Couturier made his NHL debut on October 6, 2011, alongside fellow rookie Matt Read, in a 2–1 defeat of the Boston Bruins. He scored his first goal with the Flyers on October 19, in the final five minutes of a 7–2 victory over the Ottawa Senators. Couturier's skill on the defensive end emerged during his first few games, with a particular strength on the penalty kill, and he remained on the team even after the 10-game "trial period". That January, Couturier played in the NHL All-Star Game, where he participated in a breakaway challenge during the skills competition. During the 2012 Stanley Cup playoffs, Couturier was primarily tasked with slowing down Evgeni Malkin in the Flyers' series against the Pittsburgh Penguins. On April 13, 2012, during the second game of the Flyers–Penguins series, Couturier and Claude Giroux both scored hat tricks to take the Flyers to an 8–5 win. Couturier, 19 years old at the time, was the first teenage skater to score a hat trick in the NHL playoffs since Ted Kennedy in 1945. The Flyers ultimately fell to the New Jersey Devils in the Eastern Conference Semifinals after Giroux was suspended for an illegal headshot.

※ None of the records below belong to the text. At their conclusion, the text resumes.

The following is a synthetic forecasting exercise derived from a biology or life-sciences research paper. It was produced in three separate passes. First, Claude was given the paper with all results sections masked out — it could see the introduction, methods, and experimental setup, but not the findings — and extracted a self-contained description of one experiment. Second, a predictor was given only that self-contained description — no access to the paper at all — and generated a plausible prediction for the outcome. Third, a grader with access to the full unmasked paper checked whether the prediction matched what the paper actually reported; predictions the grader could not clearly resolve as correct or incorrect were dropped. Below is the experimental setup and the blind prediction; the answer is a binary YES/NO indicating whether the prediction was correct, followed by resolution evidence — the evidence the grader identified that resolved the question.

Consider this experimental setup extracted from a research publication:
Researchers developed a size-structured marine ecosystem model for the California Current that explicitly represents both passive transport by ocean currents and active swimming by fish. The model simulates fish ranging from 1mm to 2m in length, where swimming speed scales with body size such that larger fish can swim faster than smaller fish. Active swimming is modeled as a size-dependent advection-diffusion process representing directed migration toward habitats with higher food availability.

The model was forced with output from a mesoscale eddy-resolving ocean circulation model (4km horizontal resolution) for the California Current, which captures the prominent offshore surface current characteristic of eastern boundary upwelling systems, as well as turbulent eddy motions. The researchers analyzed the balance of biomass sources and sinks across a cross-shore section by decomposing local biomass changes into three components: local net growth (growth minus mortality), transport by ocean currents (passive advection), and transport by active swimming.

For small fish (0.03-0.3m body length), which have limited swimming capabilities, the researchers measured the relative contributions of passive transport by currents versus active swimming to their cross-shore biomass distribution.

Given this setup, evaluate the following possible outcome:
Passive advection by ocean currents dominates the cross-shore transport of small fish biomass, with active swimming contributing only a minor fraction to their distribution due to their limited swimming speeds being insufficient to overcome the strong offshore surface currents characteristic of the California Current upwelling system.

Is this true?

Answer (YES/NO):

Couturier finished his rookie season with 27 points in 77 regular season games, and an additional four playoff points.

Couturier's second season with the Flyers was delayed due to the 2012–13 NHL lockout, as owners and the NHL Players' Association disputed over a new collective bargaining agreement. Despite the NHL lockout, the AHL started its 2012–13 season on time, and both Couturier and fellow 2011–12 rookie Brayden Schenn spent time playing for the Adirondack Phantoms, the Flyers' AHL affiliate, as they waited for the NHL to resume play. In 31 games with the Phantoms, Couturier scored 10 goals and 18 assists. The NHL season, when it resumed, was shortened to 48 regular season games. The Flyers stumbled out of the gate, going 2–6 in their first eight matches of the year. They did not recover as the season went on, finishing with a 23–22–3 record and missing the playoffs. Many of the team's struggles were attributed to off-season roster moves, with the loss of free agents Jaromír Jágr and Matt Carle, as well as the absence of a dependable backup goaltender for Ilya Bryzgalov. Couturier, however, experienced a sophomore slump, dropping from third among the team in goals scored to ninth and winning only 43.5 per cent of his face-offs. He dropped to four goals and 15 points in 46 games of the lockout-shortened season.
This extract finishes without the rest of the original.